The SR500 was extremely popular and the SR400 in the Japanese market has shared that popularity. The bikes have however been a popular choice for modifications and typically attract a much more discerning buyer.

This isn’t a bike aimed purely at the LAMS market as a great cheap first bike option that will be quickly upgraded (normally as soon as possible). This bike is an investment that is designed to receive plenty of aftermarket modifications, with kits being developed by a variety of custom bike shops even prior to the bike’s launch.

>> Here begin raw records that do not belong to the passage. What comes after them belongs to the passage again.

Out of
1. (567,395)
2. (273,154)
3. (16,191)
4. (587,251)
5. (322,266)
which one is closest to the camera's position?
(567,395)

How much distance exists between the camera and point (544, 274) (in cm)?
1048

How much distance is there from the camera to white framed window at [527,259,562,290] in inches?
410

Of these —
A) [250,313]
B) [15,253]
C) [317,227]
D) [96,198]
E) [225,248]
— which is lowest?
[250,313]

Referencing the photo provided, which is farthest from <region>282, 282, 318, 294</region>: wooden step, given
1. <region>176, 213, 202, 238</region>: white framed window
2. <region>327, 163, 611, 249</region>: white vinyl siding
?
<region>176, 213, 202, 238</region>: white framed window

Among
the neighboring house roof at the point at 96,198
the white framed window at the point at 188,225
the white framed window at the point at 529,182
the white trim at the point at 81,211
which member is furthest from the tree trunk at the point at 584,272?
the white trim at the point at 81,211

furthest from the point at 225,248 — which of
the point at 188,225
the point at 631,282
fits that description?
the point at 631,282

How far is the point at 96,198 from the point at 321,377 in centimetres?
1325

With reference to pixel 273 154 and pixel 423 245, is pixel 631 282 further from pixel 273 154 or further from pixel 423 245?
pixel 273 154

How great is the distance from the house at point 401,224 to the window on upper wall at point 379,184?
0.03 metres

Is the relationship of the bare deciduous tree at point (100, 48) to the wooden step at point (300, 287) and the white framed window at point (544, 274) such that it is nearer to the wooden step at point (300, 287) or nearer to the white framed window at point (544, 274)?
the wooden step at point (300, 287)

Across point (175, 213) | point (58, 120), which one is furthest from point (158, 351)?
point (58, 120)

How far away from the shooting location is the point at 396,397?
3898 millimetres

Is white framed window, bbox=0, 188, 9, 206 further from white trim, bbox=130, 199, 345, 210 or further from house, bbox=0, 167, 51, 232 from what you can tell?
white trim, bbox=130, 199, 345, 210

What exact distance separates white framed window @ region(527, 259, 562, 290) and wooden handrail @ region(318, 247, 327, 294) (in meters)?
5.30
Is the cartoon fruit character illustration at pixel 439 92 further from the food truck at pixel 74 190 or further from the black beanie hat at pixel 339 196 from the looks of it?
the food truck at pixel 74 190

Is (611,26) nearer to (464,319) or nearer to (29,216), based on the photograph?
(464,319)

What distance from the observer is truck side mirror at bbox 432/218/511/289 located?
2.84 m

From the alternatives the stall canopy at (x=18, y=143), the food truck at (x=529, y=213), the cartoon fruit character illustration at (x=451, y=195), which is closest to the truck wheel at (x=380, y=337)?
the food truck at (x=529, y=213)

It is the blank canvas designed to be molded to an owners desires, whether that be a caf racer conversion, or any other form of custom classic, from the racer inspired to anything you can think of.
What will no doubt disappoint some is the fact the current 399cc version has lost almost 10hp on the original, which had 32hp, compared to the current 23hp. Of course performance mods are a common step on the original, particularly if they can avoid making kick-starting more difficult, and the SR400 we had with the aftermarket exhaust certainly sounded a fair sight better than the stockers.

There’s no doubt the SR400 will become the basis for many a custom project, with original SR500s almost unheard of as owners improved the machine in various ways, whether it be performance or looks-wise.

The real question will be how extreme these creations get and what type of performance will be wrung out of the little 399cc single.

You only have to look at the work being done at Gasolina to create a custom kit for the SR400 to know riders are in for a treat when it comes to custom accessories for the latest SR. With custom creators around the country taking up the challenge, the SR400 is sure to become a premium motorcycle once fully fitted out to suit people’s specific tastes.



WARRANTY: Two-year, unlimited kilometre
COLOURS: Matt Grey

CLAIMED POWER: 17.1kW[22.9hp]@6500rpm
CLAIMED TORQUE: 27.4Nm[20.2ft-lbs]@3000rpm

ENGINE: Air-cooled, four-stroke single-cylinder, two-valve, SOHC, 399cc, 87 x 67.2mm bore x stroke, 8.5:1 compression, EFI, TCI ignition, kick-start, dry sump

CHASSIS: Steel double cradle frame

SUSPENSION: Conventional forks, 150mm travel, dual shocks, 125mm travel

BRAKES: Single front 298mm rotor, twin-piston caliper, rear drum brake

WHEELS & TYRES: Metzeler Perfect ME 77 tubed, (F) 90/100-18 54S, (R) 110/90-18 61S

INSTRUMENTS: Analogue speedo and tacho.